RALEIGH — On April 24, Boy Scouts from Troop 500 of Wake Forest United Methodist Church took part in the North Carolina State Holocaust Commemoration.
Sponsored by the North Carolina Council on the Holocaust — a state agency in the N.C. Department of Public Instruction — the annual commemoration remembers the six million Jews and millions of other victims of the Holocaust — including the Roma, Jehovah Witnesses, the chronically disabled, male homosexuals, political prisoners and POWs.  
The day also pays tribute to the Righteous Among the Nation who risked their lives to save Jews, the soldiers who liberated the Nazi camps, and all victims of genocide and hate crimes. 
Memorial candles were lit in their honor, assisted by Scout Jake Phetteplace of Wake Forest.
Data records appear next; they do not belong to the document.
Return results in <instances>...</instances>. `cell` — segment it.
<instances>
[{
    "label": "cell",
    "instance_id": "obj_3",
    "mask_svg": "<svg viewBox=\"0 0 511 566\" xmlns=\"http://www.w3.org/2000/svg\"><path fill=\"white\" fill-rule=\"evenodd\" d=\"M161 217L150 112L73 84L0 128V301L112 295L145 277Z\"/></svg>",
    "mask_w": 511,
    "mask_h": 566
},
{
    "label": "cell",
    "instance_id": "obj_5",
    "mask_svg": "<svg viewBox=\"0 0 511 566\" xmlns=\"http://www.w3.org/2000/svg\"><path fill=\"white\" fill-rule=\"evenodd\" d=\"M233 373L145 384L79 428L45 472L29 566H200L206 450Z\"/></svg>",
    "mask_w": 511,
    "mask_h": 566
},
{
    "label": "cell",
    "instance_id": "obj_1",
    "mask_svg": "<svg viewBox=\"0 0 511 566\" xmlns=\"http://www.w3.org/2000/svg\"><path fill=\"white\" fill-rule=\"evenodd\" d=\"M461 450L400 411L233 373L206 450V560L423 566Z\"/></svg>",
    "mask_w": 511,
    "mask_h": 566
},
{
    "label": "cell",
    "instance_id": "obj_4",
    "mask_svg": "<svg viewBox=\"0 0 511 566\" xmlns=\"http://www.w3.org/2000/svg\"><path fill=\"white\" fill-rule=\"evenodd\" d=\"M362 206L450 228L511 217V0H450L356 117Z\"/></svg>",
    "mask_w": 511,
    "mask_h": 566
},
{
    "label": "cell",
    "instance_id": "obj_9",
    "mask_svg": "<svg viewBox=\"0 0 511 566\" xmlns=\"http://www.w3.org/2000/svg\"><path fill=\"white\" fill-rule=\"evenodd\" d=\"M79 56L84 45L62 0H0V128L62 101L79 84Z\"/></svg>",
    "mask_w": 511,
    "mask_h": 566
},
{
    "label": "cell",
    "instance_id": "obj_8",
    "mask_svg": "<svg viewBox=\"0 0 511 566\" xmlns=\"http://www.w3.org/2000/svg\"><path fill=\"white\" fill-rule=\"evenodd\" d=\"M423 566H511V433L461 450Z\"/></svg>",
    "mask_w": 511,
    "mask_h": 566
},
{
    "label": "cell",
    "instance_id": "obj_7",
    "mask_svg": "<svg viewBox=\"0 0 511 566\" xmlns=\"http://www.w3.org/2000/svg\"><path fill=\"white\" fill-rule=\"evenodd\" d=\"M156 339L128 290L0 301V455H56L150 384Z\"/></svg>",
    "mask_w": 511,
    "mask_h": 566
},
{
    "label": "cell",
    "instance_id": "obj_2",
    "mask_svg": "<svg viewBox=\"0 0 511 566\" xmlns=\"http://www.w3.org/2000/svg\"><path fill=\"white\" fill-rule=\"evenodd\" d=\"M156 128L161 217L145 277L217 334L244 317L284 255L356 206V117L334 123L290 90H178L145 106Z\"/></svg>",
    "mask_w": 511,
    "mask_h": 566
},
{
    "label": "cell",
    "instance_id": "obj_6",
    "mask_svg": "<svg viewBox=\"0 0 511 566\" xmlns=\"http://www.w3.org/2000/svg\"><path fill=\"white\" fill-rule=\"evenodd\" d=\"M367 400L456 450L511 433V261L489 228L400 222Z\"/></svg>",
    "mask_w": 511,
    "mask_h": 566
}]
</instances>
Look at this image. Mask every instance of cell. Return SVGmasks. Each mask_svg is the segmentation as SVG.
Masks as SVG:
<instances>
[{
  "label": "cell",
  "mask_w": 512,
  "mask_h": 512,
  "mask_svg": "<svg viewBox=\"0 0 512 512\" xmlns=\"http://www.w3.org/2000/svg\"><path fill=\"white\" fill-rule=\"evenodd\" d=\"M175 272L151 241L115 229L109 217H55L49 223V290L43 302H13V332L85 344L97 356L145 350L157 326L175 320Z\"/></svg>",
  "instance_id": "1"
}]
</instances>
Lexie Nuell of Temple Beth Or in Raleigh led memorial prayers and provided musical inspiration. The featured speaker was Talli Dippold, a granddaughter of four Holocaust survivors who shared her grandmother’s survivor story. Talli is the Stan Greenspon director of Holocaust Education Fellowship Program and the associate director of the Stan Greenspon Holocaust and Social Justice Education Center at Queens University in Charlotte.
Wake Forest resident Shelly Bleiweiss, a child of two Holocaust survivors and chair of the commemoration committee, welcomed the more than 150 attendees for the first in-person program in three years. The program was held outdoors at the David R. Kahn pavilion on the campus of the Raleigh-Cary Jewish Community Center in Raleigh. 
Bleiweiss reminded the attendees that the goal of the Nazi regime and their collaborators was to eliminate every Jewish man, woman and child from the face of the earth, just for being Jewish. While they succeeded in murdering two out of every three Jews living in Europe at the time, each of the victims had a name and a story. It is the memories of their existence that must be remembered.  
Attendees also heard updated information about the Gizella Gross Abramson Holocaust Education Act, bipartisan NC Legislation mandating Holocaust education in public schools. 
In his concluding remarks, Bleiweiss reminded attendees that “the Holocaust did not start with gas chambers. It started with politicians dividing the people into “us” vs “them.” It started with intolerance and hate speech — and escalated when people stopped caring, became desensitzed, and turned a blind eye.”